Issues Exposed by Layer 2 Solutions
For the Ethereum ecosystem, ElonTrades believes that while Layer 2 solutions address throughput issues, they introduce new challenges. Multi-chain fragmentation leads to dispersed liquidity, cross-chain bridge risks, and a complex, confusing user experience. This situation pushes retail users toward simpler, single-chain ecosystems, such as Solana, which currently trades around $83.84.
Solana’s low fees, fast transactions, and integrated user experience give it an advantage in the retail market. However, analysts argue that this advantage is only apparent in retail comparisons; from an institutional capital perspective, the situation is entirely different.
Mismatch Between Institutional Needs and Public Blockchains
Traditional financial institutions have evaluated the entire crypto ecosystem but find that existing public blockchain solutions cannot meet their core requirements. Institutions demand privacy protection, access control, regulatory compliance, and counterparty control—features difficult to achieve on decentralized public chains.

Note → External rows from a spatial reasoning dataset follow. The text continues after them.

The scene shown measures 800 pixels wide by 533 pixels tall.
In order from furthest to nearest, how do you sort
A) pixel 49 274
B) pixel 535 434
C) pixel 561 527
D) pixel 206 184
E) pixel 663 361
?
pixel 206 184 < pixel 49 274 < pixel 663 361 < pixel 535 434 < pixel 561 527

As a result, traditional finance has not chosen to integrate with existing public blockchains but is instead building infrastructure from scratch on parallel tracks to meet their needs. Canton Network exemplifies this trend—it provides blockchain-style settlement and tokenization for financial institutions, with built-in privacy and access controls.
Divergence of Two Worlds
According to this logic, the crypto market may face a structural split: retail speculative activity concentrates on a single, highly liquid public chain, while institutional tokenization occurs on private networks. Although Layer 2 addresses Ethereum’s scalability issues, it offers no advantage in either camp—too complex for retail users and too transparent for institutions.
When capital flows no longer follow the expected “ETH vs. SOL” competitive pattern but instead shift toward a fundamental divide between “public vs. private,” market participants need to reassess their long-term investment logic. Observing and understanding the movements of analysts and market observers like this can help anticipate such paradigm shifts.